Michael Taylor, University of Kansas
We are interested in active deformation within the interior of Tibet because it is thought that this region represents a modern analogue to Basin and Range style deformation, and serves as an excellent natural laboratory to test many aspects of extensional tectonics, and locally, basin formation.

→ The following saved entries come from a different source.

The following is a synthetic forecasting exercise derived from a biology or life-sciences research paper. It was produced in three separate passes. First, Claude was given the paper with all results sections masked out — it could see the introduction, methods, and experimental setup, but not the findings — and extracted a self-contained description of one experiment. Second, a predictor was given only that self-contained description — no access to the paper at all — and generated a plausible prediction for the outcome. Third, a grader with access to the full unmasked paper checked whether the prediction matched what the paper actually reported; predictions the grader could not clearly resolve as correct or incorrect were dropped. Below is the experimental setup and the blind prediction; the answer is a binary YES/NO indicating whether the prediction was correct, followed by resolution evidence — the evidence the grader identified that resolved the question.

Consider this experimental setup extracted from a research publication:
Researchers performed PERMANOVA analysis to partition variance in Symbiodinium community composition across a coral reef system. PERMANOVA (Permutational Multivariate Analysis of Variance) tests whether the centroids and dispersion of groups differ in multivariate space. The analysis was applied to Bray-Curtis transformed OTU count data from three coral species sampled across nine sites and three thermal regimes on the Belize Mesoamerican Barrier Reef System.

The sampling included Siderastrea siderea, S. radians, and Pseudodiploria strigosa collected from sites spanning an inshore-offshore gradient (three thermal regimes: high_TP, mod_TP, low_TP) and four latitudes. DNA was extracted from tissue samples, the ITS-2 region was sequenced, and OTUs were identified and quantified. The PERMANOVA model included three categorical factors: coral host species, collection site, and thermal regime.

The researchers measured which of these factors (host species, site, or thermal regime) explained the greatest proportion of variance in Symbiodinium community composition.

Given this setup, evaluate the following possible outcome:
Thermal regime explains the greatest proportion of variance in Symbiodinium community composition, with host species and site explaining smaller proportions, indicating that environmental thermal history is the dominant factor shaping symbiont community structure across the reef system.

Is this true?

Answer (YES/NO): NO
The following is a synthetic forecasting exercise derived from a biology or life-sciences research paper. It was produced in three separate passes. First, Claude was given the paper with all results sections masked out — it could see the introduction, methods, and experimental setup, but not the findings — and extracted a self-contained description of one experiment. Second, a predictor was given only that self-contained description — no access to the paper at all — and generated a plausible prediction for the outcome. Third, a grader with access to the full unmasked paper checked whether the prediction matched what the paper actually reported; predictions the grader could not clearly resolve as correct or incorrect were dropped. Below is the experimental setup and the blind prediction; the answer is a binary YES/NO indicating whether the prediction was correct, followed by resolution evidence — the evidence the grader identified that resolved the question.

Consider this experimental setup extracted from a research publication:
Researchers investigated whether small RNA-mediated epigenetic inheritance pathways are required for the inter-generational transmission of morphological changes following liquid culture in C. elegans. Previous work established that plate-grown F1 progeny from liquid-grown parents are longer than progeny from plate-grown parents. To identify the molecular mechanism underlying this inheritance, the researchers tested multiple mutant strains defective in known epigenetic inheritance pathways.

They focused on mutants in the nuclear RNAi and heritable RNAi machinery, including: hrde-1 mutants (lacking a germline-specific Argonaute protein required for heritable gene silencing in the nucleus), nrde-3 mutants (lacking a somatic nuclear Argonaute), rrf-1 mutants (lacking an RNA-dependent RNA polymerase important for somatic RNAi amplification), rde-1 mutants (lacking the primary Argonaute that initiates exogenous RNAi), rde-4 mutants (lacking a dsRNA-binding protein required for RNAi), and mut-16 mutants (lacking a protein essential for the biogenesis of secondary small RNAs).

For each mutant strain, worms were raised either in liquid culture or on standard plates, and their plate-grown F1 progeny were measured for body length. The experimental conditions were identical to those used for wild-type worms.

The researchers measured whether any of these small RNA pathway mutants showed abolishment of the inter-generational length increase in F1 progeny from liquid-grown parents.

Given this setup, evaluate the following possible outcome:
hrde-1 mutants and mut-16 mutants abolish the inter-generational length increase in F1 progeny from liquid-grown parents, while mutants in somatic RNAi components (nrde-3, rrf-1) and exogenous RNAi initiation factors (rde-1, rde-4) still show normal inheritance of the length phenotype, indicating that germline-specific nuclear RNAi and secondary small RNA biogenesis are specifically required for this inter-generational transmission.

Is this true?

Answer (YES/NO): NO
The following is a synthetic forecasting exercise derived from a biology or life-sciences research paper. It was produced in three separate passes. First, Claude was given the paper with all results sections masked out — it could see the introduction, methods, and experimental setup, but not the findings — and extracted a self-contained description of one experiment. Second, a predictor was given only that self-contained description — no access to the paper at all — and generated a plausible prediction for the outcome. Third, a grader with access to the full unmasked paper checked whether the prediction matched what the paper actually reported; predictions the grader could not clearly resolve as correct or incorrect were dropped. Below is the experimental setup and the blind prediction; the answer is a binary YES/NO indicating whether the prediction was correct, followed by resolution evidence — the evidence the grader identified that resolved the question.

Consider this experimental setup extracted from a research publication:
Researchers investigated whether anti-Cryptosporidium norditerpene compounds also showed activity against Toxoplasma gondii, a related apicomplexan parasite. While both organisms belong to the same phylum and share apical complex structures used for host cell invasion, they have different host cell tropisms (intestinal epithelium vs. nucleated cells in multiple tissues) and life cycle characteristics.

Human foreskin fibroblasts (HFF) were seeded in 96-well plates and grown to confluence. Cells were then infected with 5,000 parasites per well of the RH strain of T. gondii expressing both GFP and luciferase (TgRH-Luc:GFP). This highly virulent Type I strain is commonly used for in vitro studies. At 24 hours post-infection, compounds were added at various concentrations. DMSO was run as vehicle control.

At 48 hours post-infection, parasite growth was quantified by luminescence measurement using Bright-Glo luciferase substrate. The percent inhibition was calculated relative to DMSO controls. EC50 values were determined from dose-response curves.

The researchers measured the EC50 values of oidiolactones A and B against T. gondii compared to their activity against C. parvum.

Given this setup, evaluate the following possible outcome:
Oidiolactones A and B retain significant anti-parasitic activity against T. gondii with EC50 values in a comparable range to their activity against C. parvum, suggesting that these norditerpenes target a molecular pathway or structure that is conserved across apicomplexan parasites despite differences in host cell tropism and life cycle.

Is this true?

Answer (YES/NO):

The North Lunggar Rift is one of seven north-trending extensional structures located within the Tibetan plateau, and has been characterized as a youthful, active metamorphic core-complex in western Tibet (Kapp et al., 2008) (Fig. 1). The Lunggar Shan is ~70 km long north-south and 30 km wide east-west. The adjacent rift valley to the east is ~60 km long north-south and 10-20 km wide east-west. The range is bounded on its east side by a low-angle normal fault that is mapped as inactive at the surface as it is unconformably overlain by cobble-boulder conglomerates and glacial moraines. Active extension is located within the rift valley approximately 5-6 km east of the range front – high angle antithetic and synthetic faults strike subparallel to the inactive range-bounding low-angle detachment, and exhibit up to 50 meters of vertical displacement. Located midway north – south in the rift valley is a drainage divide, locally forming an externally drained system with active depocenters at the rift tips to the north and south. This is atypical for youthful internally drained half-graben rift systems. Within the central portion of the footwall there is a large package of fine-grained sedimentary rocks of lacustrine facies with growth strata geometry with stratal dips steepening toward the rift valley, which is consistent with coeval deposition and fault slip along a listric normal fault.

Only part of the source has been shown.